Activity: Return the listing below verbatim. Pictures do not belong in the copy.

Supplied information:
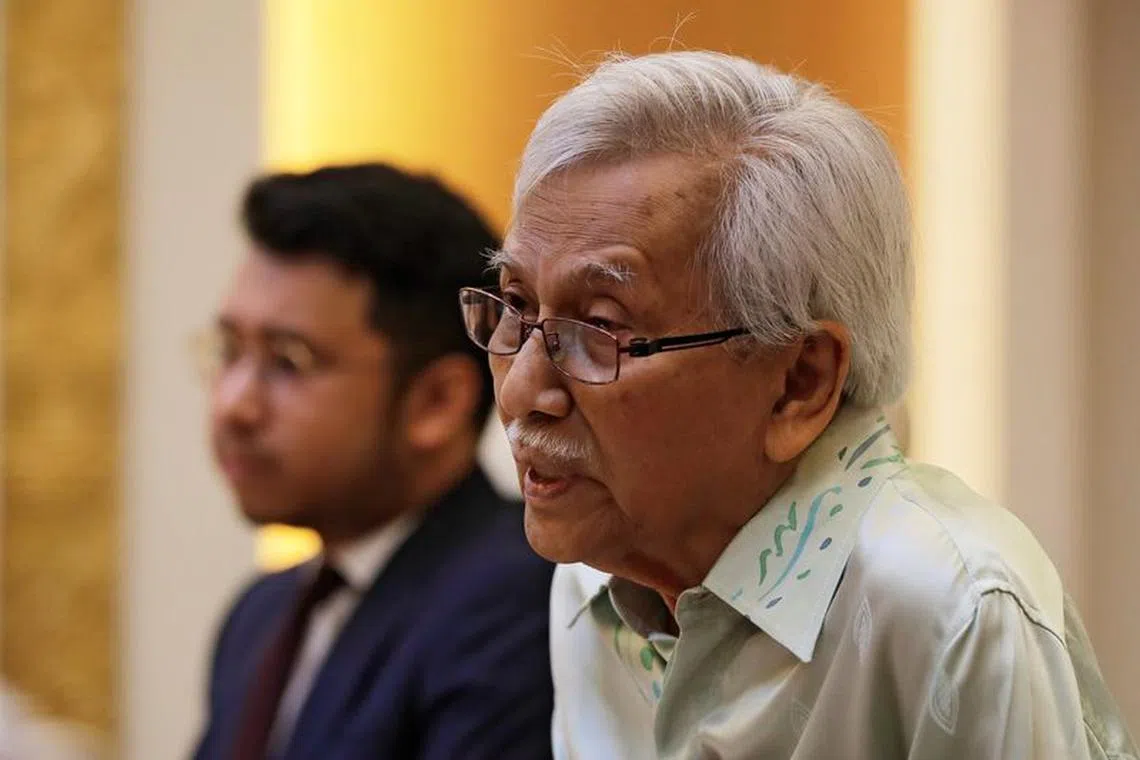 FILE PHOTO: Malaysia's new government advisor Daim Zainuddin speaks during a meeting with Chinese Foreign Minister Wang Yi at the Ministry of Foreign Affairs in Beijing, China Wednesday, July 18, 2018. Andy Wong/Pool/via Reuters/File Photo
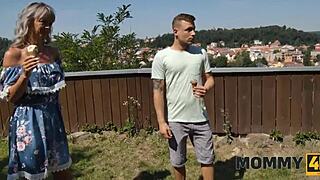 A blonde gay man’s seduction of his mother-in-law in a European setting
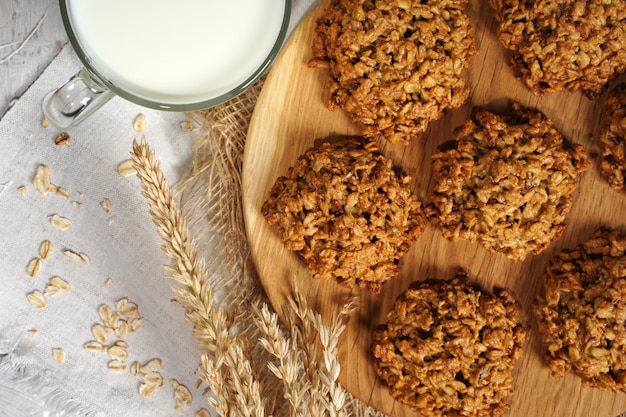 Homemade oatmeal cookies on wooden board on old table background Healthy Food Snack Concept Copy space High quality photo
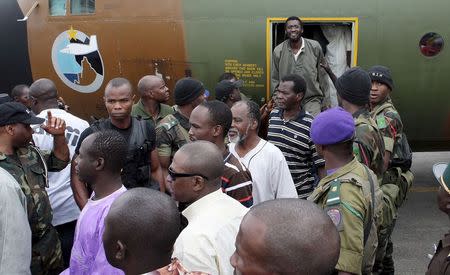 Cameroonian military personnel watch as freed hostages disembark from a military plane upon arriving at the Nsimalen International Airport in Yaounde November 26, 2014. REUTERS/Stringer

Written solution:
 FILE PHOTO: Malaysia's new government advisor Daim Zainuddin speaks during a meeting with Chinese Foreign Minister Wang Yi at the Ministry of Foreign Affairs in Beijing, China Wednesday, July 18, 2018. Andy Wong/Pool/via Reuters/File Photo
 A blonde gay man’s seduction of his mother-in-law in a European setting
 Homemade oatmeal cookies on wooden board on old table background Healthy Food Snack Concept Copy space High quality photo
 Cameroonian military personnel watch as freed hostages disembark from a military plane upon arriving at the Nsimalen International Airport in Yaounde November 26, 2014. REUTERS/Stringer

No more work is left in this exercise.